Jessica Sophia Wright (born 14 September 1985) is an English television personality and former singer. From 2010 to 2016, she appeared in the ITVBe reality series The Only Way Is Essex. Throughout her time on the series, she pursued a music career, notably releasing the single "Dance All Night". Since leaving the series, she has competed in various series including Dance Dance Dance, Celebrity Karaoke Club and Cooking with the Stars. She also co-hosts the Wright at Home podcast alongside her sister and mother.

==Early life==
Jessica Sophia Wright was born on 14 September 1985 in the London Borough of Tower Hamlets. She is the elder daughter of Bernard and Mark Wright Sr, as well as the sister of Mark, Josh Wright and Natalya, the cousin of Elliott Wright and Leah Wright, and the granddaughter of Patricia Brooker. She went to Bancroft's School in Woodford Green, which she has credited with nurturing her dream to work in entertainment. She has a degree in Business and Marketing Management from the University of Westminster.

==Career==
In 2010, Wright was cast alongside her family on the ITV reality series The Only Way Is Essex. In December 2011, the cast of The Only Way Is Essex released a cover of the Wham! song "Last Christmas", with their own version of the show's theme song, "The Only Way Is Up" by Yazz, as the single's B-side. In 2012, Wright signed a three-single deal with All Around the World. She later went to Marbella to film a music video for her debut single, "Dance All Night", which was released on 16 September 2012 and peaked at number 36 on the UK Singles Chart. Wright released her second single, "Dominoes", featuring Mann on 17 February 2013, which charted on the UK Official Dance Chart at number 36. Wright then released a further track, "Come With Me", in June 2013, as part of Clubland 23.

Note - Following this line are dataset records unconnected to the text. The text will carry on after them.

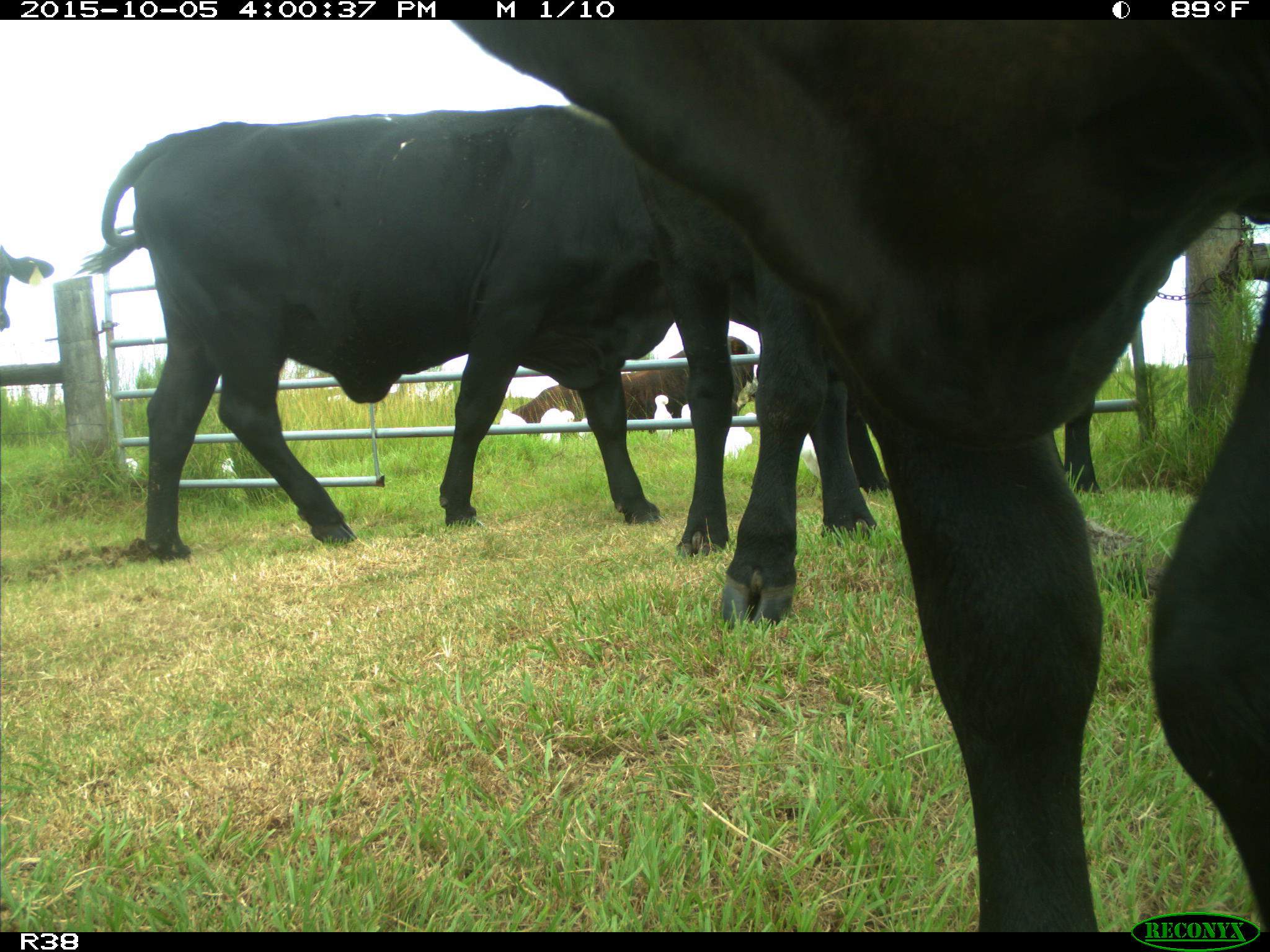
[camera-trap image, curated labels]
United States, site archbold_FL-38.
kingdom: Animalia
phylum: Chordata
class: Mammalia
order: Artiodactyla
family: Bovidae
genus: Bos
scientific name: Bos taurus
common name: domestic cow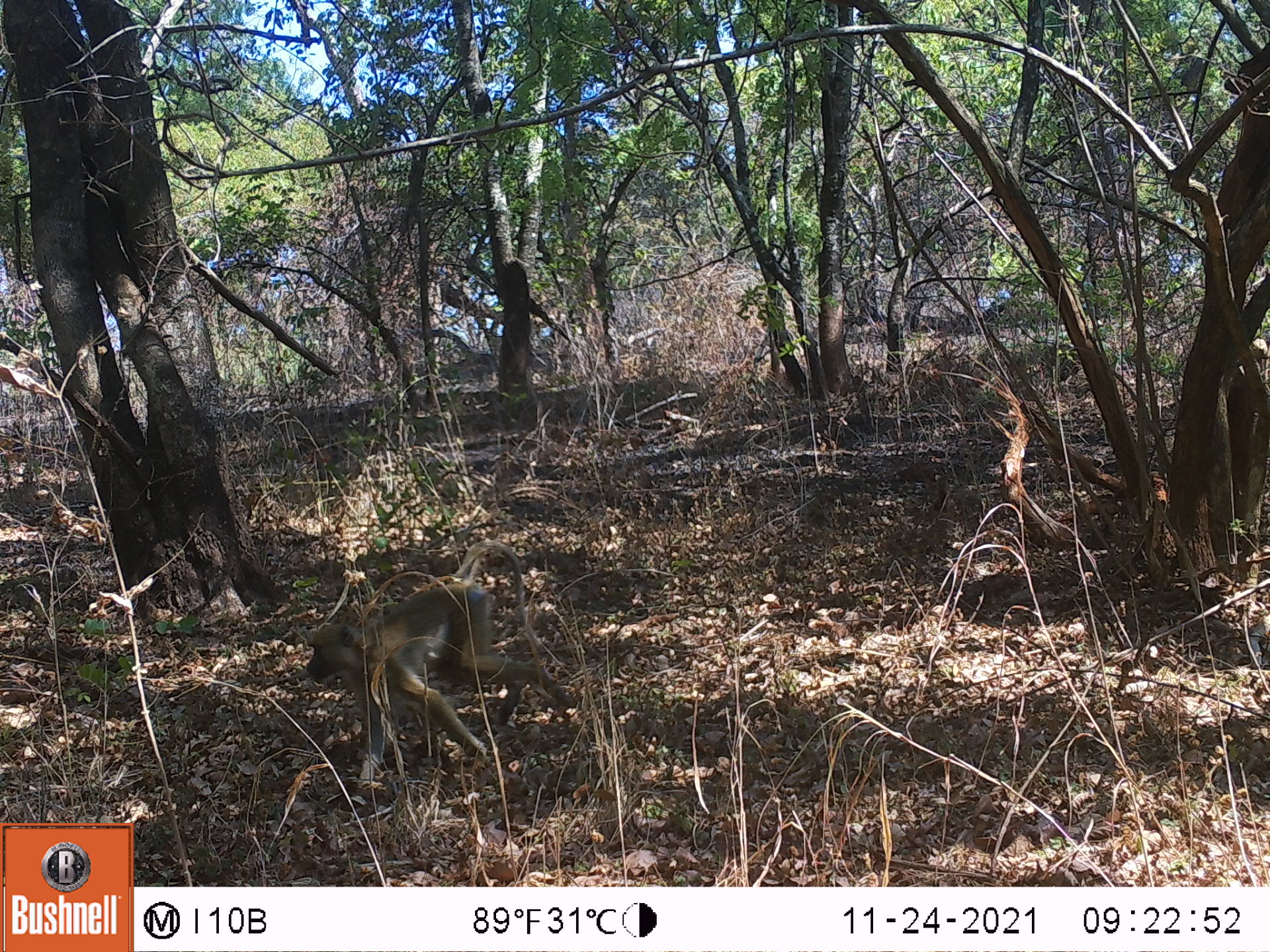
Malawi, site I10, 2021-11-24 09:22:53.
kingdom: Animalia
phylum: Chordata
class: Mammalia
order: Primates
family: Cercopithecidae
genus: Papio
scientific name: Papio cynocephalus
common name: yellow baboon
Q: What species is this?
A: Yellow baboon (Papio cynocephalus).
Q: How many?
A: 1.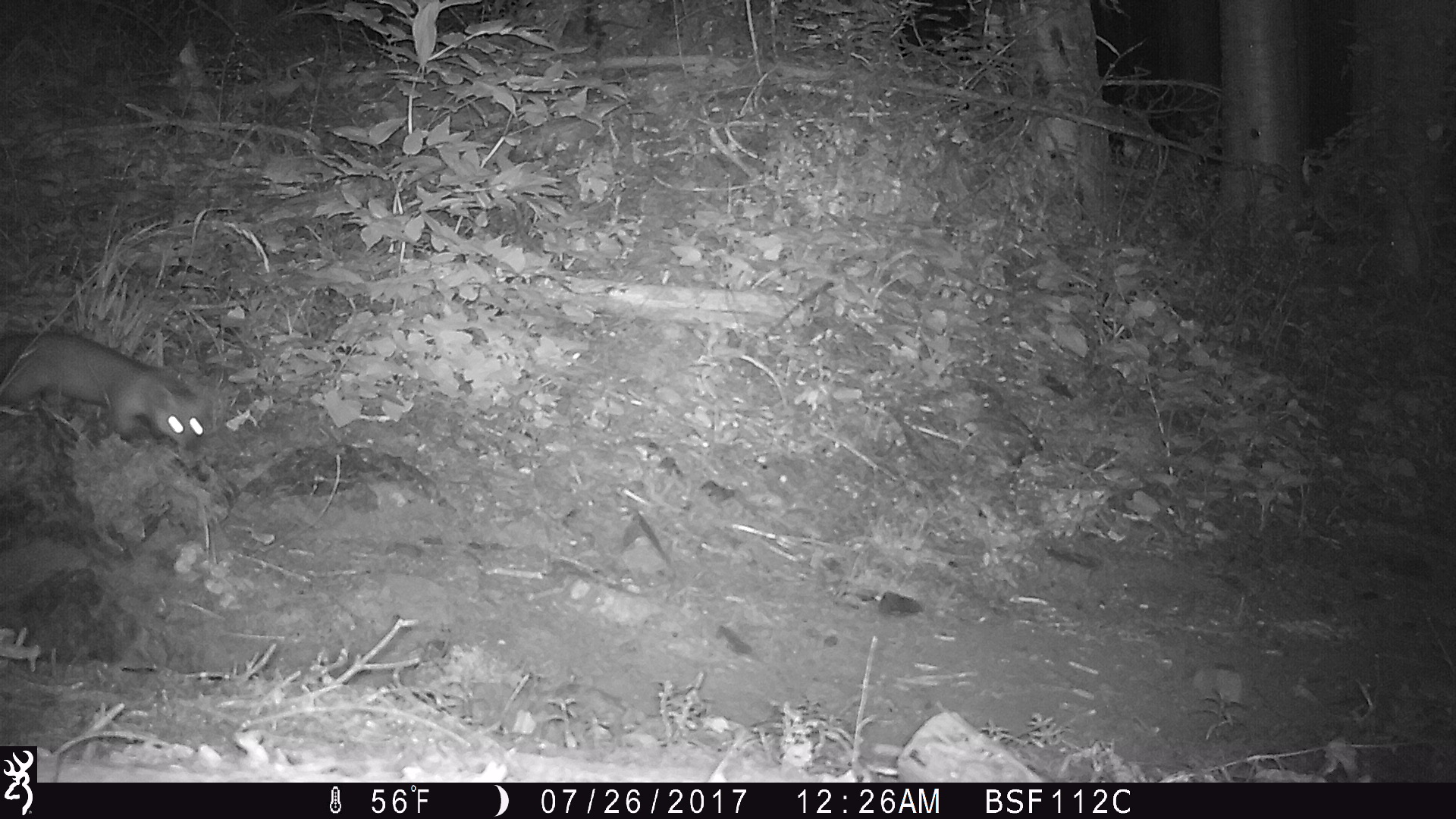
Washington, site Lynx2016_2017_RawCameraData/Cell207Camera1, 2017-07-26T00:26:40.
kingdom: Animalia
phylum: Chordata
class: Mammalia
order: Carnivora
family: Mustelidae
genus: Martes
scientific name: Martes americana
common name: american marten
Martes americana (american marten). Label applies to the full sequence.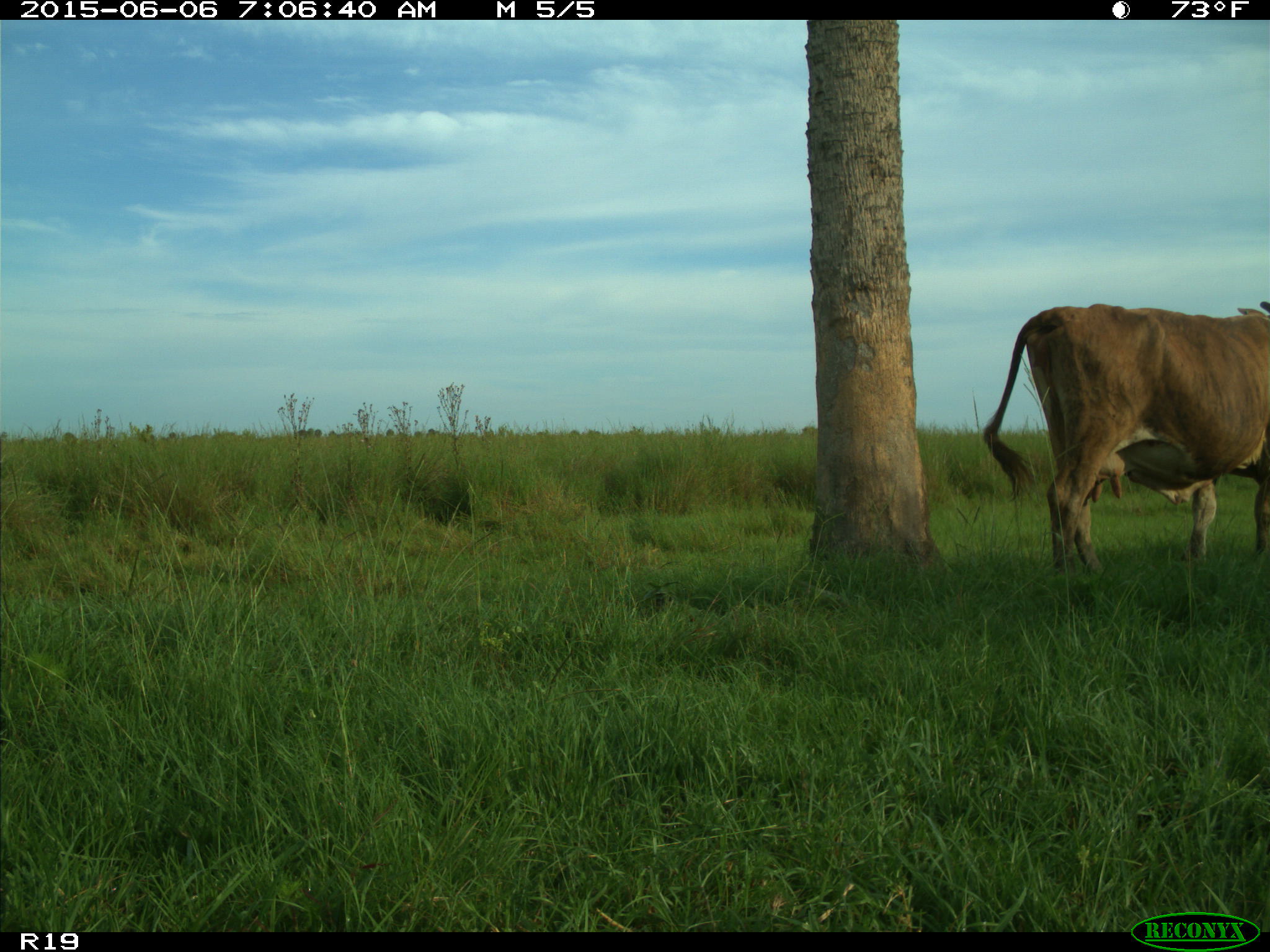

In 2016, after appearing in 16 series, she announced her departure from The Only Way Is Essex. Wright returned for one episode five months later to visit friend Bobby Norris, following the death of his dog. A year after her exit, she competed on Dance Dance Dance; she was the second to be eliminated. In 2020, she was a contestant on the first series of Celebrity Karaoke Club. Then in 2025, she competed in the fifth series of the ITV cooking competition series Cooking with the Stars. She was eliminated first. Also in 2025, Wright began fronting the Wright at Home podcast alongside mother Carol and sister Natalya. An episode of their podcast garnered controversy in March 2026 after the three made "degrading" comments about women who wear thong bikinis. They later apologised for their comments.

==Personal life==
Wright was in a relationship with her fellow The Only Way Is Essex co-star Ricky Rayment between 2012 and 2014. She married William Lee-Kemp in 2021 and she gave birth to her first child, a boy, in May 2022.

==Filmography==

As herself
| Year | Title | Notes |
|---|---|---|
| 2010–2016 | The Only Way Is Essex | Main cast |
| 2015 | Celebrity Juice | Panellist |
| 2017 | Dance Dance Dance | Contestant; fourth place |
| 2020 | Celebrity Karaoke Club | Contestant; fourth place |
| 2025 | Cooking with the Stars | Contestant; eighth place |

==Discography==
===Singles===

| Title | Year | Peak chart positions |
UK
| "Dance All Night" | 2012 | 36 |
| "Dominoes" (featuring Mann) | 2013 | – |
| "Come with Me" | – |
"—" denotes a recording that failed to chart, was ineligible for the chart, or was not released.